Finalement, on finit par se dire que c'est Dragon Ball qui présente l'univers le plus réaliste. Un petit vieux (Tortue Géniale) avec un bouc, qui s'habille mal, se la pète un peu et lorgne sur des jeunes filles qui ont quarante ans de moins que lui, là je dis OK, on est raccord. On avait d'ailleurs le même en France. Et il utilisait aussi un pseudo. Mais si, un chanteur bien connu, fan de whisky et de rock.
Non, pas Dick Rivers. L'autre.
Bon, il est temps d'attaquer la partie consacrée aux comics. Il y a pas mal de choses à dire.
On commence avec Peter Parker. Je sais, personne ne va faire un arrêt cardiaque d’étonnement sur l'originalité du sujet, mais d’une part, bien moins de gens connaissent Luther Arkwright, d’autre part, il y a tout de même de quoi s’interroger avec ce brave Pete.
D'abord, c'est quoi ce délire avec sa tante ? OK, elle fait office de mère de substitution pour Peter (voire de mère naturelle, cf. cette saga), mais de là à être tout le temps fourré dans ses jupes tout en la complimentant sans cesse sur son physique... c'est très œdipien quand même.
Et puis, qu’est-ce que c’est que cette façon d’acquérir des pouvoirs ? Monsieur se fait mordre par une araignée radioactive et hop, je marche sur les murs, je deviens balèze… déjà une morsure d’araignée à la base, on en ressort au mieux avec une boursouflure douloureuse dans la plupart des cas, mais si en plus elle est radioactive, il y a de grandes chances pour que ça n’arrange rien. Si vous avez les dents qui deviennent fluorescentes par exemple, ce n’est pas bon signe.
Ah ben les exemples ne manquent pas, Marie Curie - pour se rattacher à un exemple scientifique - qui s’est bien éclatée pendant des années à manipuler du radium, elle n’en a pas retiré des pouvoirs. Bon, on remarquera qu’elle a eu plus de chance que Pierre, son mari, qui lui est décédé bien avant elle en se faisant renverser par une voiture à cheval (véridique). Bon ben là, pareil, le mec est scientifique de formation, il se fait piétiner par un canasson, il a le bon sens de mourir, il ne se relève pas en proclamant qu’il peut maintenant battre un poney à la course ou qu’il peut déféquer en marchant.

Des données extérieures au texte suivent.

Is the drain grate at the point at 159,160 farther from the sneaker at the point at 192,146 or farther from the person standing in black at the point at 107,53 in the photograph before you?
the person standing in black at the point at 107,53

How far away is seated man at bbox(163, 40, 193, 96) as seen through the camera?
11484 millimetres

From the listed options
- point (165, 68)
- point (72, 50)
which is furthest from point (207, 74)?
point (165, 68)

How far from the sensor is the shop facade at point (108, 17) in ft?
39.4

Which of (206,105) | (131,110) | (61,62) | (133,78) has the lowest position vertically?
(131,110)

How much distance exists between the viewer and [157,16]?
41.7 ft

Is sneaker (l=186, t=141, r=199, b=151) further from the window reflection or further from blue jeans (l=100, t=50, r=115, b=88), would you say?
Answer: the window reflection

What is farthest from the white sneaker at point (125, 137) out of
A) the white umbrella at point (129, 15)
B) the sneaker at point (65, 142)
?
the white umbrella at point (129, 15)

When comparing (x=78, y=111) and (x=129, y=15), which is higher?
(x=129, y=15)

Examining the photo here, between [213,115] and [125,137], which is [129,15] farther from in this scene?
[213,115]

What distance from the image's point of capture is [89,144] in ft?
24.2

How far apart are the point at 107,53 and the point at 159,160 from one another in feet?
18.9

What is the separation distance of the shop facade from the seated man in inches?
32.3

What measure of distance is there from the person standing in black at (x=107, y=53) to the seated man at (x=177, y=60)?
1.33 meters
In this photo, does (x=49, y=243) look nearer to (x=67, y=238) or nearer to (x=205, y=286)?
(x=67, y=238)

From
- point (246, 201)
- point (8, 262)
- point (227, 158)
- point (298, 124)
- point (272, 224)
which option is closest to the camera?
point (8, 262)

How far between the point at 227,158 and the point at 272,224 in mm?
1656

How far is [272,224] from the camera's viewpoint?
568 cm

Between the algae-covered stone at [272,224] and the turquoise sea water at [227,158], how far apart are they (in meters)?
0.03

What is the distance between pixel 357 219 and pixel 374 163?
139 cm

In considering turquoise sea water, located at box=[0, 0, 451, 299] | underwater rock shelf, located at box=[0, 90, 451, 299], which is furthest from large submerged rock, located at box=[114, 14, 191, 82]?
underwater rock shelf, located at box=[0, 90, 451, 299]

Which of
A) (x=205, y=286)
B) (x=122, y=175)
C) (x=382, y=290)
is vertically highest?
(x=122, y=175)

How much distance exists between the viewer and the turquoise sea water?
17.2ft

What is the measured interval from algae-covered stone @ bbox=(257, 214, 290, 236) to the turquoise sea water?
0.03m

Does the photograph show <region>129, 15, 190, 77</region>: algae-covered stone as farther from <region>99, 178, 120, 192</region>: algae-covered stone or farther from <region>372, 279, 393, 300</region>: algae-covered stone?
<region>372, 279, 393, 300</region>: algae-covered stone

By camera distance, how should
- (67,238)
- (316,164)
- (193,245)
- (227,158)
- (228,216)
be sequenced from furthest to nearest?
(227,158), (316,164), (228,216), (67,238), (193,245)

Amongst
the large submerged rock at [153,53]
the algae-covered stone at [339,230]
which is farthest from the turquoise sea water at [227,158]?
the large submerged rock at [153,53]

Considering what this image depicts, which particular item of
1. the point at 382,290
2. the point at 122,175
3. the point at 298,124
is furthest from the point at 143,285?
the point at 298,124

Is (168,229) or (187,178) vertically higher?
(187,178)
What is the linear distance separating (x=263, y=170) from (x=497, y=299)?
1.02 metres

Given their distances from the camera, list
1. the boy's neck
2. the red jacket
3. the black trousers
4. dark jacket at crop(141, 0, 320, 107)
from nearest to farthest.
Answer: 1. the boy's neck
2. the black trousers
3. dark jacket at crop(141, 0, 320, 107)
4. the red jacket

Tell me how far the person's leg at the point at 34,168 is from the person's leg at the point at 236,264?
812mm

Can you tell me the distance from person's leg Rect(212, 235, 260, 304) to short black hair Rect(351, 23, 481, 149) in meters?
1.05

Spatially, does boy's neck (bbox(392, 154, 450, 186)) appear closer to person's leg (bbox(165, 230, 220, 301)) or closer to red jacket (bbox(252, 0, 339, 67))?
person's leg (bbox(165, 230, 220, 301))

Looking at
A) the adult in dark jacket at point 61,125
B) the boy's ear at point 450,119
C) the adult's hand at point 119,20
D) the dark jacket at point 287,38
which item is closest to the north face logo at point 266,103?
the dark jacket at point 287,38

Pour rester dans la science, prenons le cas de Reed Richards. C’est LE cerveau du marvelverse, le mec est capable de tout : voyager dans des univers parallèles, botter le cul d'entités métaphysiques, résoudre des équations qui pourraient causer des saignements de nez à Einstein, bref, lui, on l’a compris, il faisait ses devoirs quand il était à l’école. Pourtant, cela ne l’empêche pas d’échouer dans le seul domaine qui le touche de près : rendre son aspect humain à son pote Ben Grimm, alias la Chose.
— Heu, Reed, comment on fait, là, pour mon problème d’apparence ?
— Oui ben cinq minutes, merde, je suis génie élastique moi, pas dermatologue !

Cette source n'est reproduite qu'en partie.